Directive = Reproduce the data below word for word, omitting the pictures.

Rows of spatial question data

§

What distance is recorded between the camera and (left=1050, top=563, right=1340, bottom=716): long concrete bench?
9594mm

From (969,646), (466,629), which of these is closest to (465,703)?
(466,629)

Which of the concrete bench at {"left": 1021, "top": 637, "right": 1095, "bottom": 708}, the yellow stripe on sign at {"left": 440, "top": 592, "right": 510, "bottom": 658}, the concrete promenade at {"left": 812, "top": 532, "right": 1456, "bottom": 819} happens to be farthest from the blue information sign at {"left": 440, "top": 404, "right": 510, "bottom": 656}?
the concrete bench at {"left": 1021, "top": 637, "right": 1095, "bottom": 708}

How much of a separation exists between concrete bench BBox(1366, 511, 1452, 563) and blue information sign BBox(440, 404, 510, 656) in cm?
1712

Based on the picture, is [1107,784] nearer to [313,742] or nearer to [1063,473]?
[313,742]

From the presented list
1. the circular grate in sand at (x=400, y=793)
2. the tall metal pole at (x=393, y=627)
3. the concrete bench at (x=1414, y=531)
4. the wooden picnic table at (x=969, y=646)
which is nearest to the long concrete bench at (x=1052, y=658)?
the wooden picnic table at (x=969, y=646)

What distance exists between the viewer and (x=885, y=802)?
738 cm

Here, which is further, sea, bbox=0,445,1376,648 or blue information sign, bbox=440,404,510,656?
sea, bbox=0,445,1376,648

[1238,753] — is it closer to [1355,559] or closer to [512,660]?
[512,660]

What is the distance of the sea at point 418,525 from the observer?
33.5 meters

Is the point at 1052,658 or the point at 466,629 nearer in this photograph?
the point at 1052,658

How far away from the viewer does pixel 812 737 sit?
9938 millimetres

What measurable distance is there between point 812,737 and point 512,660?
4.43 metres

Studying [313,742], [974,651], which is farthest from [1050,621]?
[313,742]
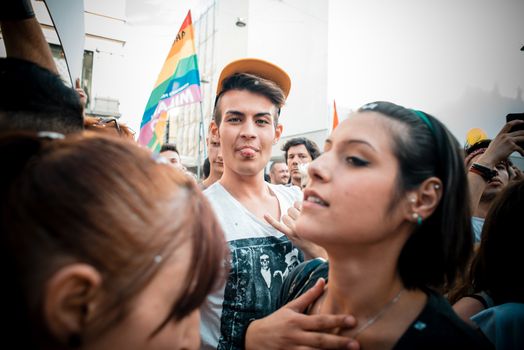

§

Expected answer =
What distance is recorded between the camera and (left=1050, top=563, right=1340, bottom=716): long concrete bench?
9594mm

From (969,646), (466,629), which of these is closest to (465,703)?
(466,629)

Which of the concrete bench at {"left": 1021, "top": 637, "right": 1095, "bottom": 708}, the yellow stripe on sign at {"left": 440, "top": 592, "right": 510, "bottom": 658}, the concrete promenade at {"left": 812, "top": 532, "right": 1456, "bottom": 819} happens to be farthest from the blue information sign at {"left": 440, "top": 404, "right": 510, "bottom": 656}?
the concrete bench at {"left": 1021, "top": 637, "right": 1095, "bottom": 708}

How much of a separation exists between concrete bench BBox(1366, 511, 1452, 563) and blue information sign BBox(440, 404, 510, 656) in cm?
1712

Based on the picture, is [1107,784] nearer to [313,742] or nearer to [1063,473]?
[313,742]

From the presented list
1. the circular grate in sand at (x=400, y=793)
2. the tall metal pole at (x=393, y=627)
3. the concrete bench at (x=1414, y=531)
4. the wooden picnic table at (x=969, y=646)
which is nearest to the long concrete bench at (x=1052, y=658)?
the wooden picnic table at (x=969, y=646)

What distance exists between the viewer and (x=885, y=802)?
738 cm

Here, which is further, sea, bbox=0,445,1376,648 or blue information sign, bbox=440,404,510,656?
sea, bbox=0,445,1376,648

[1238,753] — is it closer to [1355,559] or closer to [512,660]?
[512,660]

What is the distance of the sea at point 418,525 from the observer?
33.5 meters

Is the point at 1052,658 or the point at 466,629 nearer in this photograph?
the point at 1052,658

How far away from the viewer does pixel 812 737 sit?
9938 millimetres

What measurable distance is there between point 812,737 and point 512,660?
4.43 metres

Studying [313,742], [974,651], which is farthest from [1050,621]?
[313,742]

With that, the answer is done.